Salud

Los ARA II están indicados en el 60 por ciento de los pacientes hipertensos

Cuando el médico se encuentra con un paciente hipertenso con riesgo cardiovascular intermedio o alto hay que comenzar con el tratamiento farmacológico inmediatamente.

Estos días ha tenido lugar en Madrid la IV Reunión de la Asociación Madrileña de Hipertensión Arterial y Factores de Riesgo Cardiovascular (SOMHA). Durante la misma, la doctora Nieves Martell, de la Unidad de Hipertensión Arterial del Hospital Clínico San Carlos (Madrid), ha intervenido en el taller "Altas dosis de ARA II versus combinaciones en el tratamiento del hipertenso", patrocinado por AstraZéneca.

Para la especialista, cuando el médico se encuentra con un paciente hipertenso con riesgo cardiovascular intermedio o alto "hay que comenzar con el tratamiento farmacológico inmediatamente", y cuando el objetivo del médico pasa por reducir más de 10 mmHg la presión diastólica actual del paciente, las guías recomiendan la terapia combinada.

Efectos secundarios

Siguiendo con el tratamiento del paciente hipertenso, los receptores de la angiotensina II (ARA II), "tienen la ventaja de poseer muy pocos efectos secundarios", afirma Martell, que añade, "siempre que tengamos una afectación de un órgano diana, hay que plantearse el tratamiento con dosis altas de ARA II además, estos fármacos nos han permitido usar unas dosis muy altas sin efectos secundarios y nos han ayudado a entender mucho mejor la hipertensión y las complicaciones de la misma. Nos están dando un arma terapéutica que prácticamente está indicada en el 60 por ciento de los pacientes hipertensos".

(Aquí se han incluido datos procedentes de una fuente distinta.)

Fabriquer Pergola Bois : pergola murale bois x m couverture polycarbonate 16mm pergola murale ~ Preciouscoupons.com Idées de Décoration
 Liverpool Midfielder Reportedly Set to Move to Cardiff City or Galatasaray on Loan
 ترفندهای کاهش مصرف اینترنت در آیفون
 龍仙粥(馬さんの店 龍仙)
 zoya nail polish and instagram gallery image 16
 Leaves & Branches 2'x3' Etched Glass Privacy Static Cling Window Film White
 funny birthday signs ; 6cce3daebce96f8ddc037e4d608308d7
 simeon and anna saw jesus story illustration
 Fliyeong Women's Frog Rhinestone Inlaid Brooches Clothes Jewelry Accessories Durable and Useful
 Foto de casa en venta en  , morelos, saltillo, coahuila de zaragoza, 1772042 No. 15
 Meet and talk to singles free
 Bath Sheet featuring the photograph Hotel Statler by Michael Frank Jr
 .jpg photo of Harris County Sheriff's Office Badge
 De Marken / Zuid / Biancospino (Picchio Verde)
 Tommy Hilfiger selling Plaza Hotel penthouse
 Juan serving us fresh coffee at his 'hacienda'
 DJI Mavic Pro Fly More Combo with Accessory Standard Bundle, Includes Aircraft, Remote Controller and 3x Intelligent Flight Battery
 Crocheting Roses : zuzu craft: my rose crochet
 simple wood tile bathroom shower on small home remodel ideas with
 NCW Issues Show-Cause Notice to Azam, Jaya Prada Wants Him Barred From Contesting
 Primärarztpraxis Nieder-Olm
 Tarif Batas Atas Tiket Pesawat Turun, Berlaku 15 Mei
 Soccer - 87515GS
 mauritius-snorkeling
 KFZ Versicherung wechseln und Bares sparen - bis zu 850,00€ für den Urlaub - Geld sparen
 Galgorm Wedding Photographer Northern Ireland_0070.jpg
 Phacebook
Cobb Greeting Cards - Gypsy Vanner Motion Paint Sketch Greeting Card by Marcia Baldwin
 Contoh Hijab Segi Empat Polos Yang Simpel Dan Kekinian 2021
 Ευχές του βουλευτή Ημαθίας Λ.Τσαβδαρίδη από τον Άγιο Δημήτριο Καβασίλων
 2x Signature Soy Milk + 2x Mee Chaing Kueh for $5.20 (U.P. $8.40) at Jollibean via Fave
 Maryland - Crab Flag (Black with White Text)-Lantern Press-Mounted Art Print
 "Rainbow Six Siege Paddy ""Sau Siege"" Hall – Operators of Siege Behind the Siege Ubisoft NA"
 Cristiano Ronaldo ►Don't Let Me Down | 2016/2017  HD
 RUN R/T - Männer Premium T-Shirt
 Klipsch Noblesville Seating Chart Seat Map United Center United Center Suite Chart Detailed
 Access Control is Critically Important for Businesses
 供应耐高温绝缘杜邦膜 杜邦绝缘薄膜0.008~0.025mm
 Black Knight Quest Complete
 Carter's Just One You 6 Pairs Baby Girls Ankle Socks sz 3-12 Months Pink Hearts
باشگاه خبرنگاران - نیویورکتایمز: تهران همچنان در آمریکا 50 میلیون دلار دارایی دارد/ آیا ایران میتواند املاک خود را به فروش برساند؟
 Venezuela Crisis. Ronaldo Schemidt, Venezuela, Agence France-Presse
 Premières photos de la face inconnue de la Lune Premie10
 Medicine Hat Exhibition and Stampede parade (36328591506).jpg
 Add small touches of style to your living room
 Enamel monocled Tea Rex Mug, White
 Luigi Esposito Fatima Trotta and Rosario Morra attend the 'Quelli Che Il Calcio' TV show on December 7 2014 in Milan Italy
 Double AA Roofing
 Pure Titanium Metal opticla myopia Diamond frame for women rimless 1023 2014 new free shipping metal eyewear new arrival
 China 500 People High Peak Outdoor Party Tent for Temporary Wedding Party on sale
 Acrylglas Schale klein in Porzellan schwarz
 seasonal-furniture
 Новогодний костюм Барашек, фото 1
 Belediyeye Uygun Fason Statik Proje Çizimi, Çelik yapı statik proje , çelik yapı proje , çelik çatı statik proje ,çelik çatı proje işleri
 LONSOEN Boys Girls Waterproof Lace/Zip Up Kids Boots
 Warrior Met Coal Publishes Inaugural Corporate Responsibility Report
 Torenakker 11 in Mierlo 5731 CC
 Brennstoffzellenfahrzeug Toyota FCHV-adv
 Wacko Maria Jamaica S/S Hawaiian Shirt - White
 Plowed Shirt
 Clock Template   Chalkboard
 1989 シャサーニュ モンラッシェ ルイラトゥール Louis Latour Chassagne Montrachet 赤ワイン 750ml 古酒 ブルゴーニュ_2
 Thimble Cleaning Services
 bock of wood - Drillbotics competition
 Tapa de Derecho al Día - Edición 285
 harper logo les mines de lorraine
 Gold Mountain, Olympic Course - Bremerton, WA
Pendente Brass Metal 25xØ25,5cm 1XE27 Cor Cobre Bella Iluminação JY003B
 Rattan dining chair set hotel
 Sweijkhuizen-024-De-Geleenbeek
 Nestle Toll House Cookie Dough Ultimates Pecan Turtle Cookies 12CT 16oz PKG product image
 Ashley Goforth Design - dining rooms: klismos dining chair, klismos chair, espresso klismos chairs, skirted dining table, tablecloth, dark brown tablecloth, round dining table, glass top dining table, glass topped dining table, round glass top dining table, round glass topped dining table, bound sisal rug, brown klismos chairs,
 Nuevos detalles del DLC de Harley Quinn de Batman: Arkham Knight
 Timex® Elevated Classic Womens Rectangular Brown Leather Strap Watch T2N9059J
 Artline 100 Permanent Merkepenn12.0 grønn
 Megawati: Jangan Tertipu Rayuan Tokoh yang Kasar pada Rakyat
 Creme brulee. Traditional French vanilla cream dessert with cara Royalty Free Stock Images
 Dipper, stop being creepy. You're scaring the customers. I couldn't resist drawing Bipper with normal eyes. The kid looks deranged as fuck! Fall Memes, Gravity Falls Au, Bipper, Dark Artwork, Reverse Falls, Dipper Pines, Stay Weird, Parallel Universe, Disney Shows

Entre los distintos ARA II disponibles en el mercado para el tratamiento de la hipertensión arterial, se encuentra candesartán "capaz de, a dosis altas, remitir un poco más la presión arterial que los otros ARA II. Además, nos da la confianza de que es un fármaco de cubre 24 horas", explica Nieves Martell. La especialista también habla de la "tranquilidad" que candesartán otorga al médico ya que es uno de los pocos ARA II "que tiene estudios hechos en dosis supra-altas que demuestran que es un fármaco seguro sin efectos secundarios".



De interés

Hipertensión. Se habla de hipertensión cuando se detectan cifras de presión arterial por encima de un valor que, por consenso, se ha fijado en 140/90 mmHg. La presión arterial es la fuerza que ejerce la sangre sobre las paredes de las arterias cuando circula por ella. Hace falta una determinada presión para que dicha circulación se produzca, como las arterias son elásticas pueden adaptarse a diferentes situaciones. La presión cambia en diferentes lugares y por diferentes circunstancias.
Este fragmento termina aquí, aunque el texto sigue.